I’m going to have to learn to embrace the stillness.  The quietness. I can’t fear it. I can’t  run from it. I have to learn to walk in it, sit in it. Enjoy it. Not so that I can become a recluse or a loner, but so that I can appreciate the love and company of others when they are present. So that I can listen better. Do a better job of hearing what others have to say.  And mainly so that I can hear that still, quiet whisper of God’s spirit as He guides me through this valley. 

Recognizing that voice in the quiet is the key to making it through this maze of grief and any other wilderness in life. When I’m feeling lost and alone, I need to learn to not panic and start yelling and feeling scared, but to settle down and calm my nerves. Breathe deep. Close my eyes and concentrate and listen for that quiet still voice of the Spirit as it guides me through the darkness. 

I wanted to entitled this “Embracing the Lonliness”, but I realized something very important.  I am not alone! Although I may feel as if I am. Even though I  may feel lonely. Conscientiously, I know I am not alone. David said in the 23rd Psalm referring to God the Father, “. . . For thou art with me.

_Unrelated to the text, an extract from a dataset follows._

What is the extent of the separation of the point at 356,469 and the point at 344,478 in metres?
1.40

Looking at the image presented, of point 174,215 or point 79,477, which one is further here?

Thy rod and thy staff, they comfort me . . .” God also said “I will never leave you or forsake you.” So I am not alone even though I may feel lonely. 

There is quiet, though. Once, where there was joy and laughter and noise and talk and movement and singing and dancing and shouting. Now, there is stillness. However,  quietness and stillness have their work cut out for them, because they have a huge void to fill. Kandi was larger than life! I’m not saying she was obnoxious, but she had a large presence. Her 5’4″ 1–# frame could fill up a choir room or a church sanctuary when she entered. So, quietness and stillness cannot silence the voice or stop the movement of her legacy and her memory that continues to live and breathe and go with me and others wherever we are. 

So silence and stillness, I embrace you, I welcome you because its in these times when the memory of her comes flooding back, putting a tearful smile on my face. This serves as a bittersweet reminder that not only is God, my Abba Father with me, but so is she.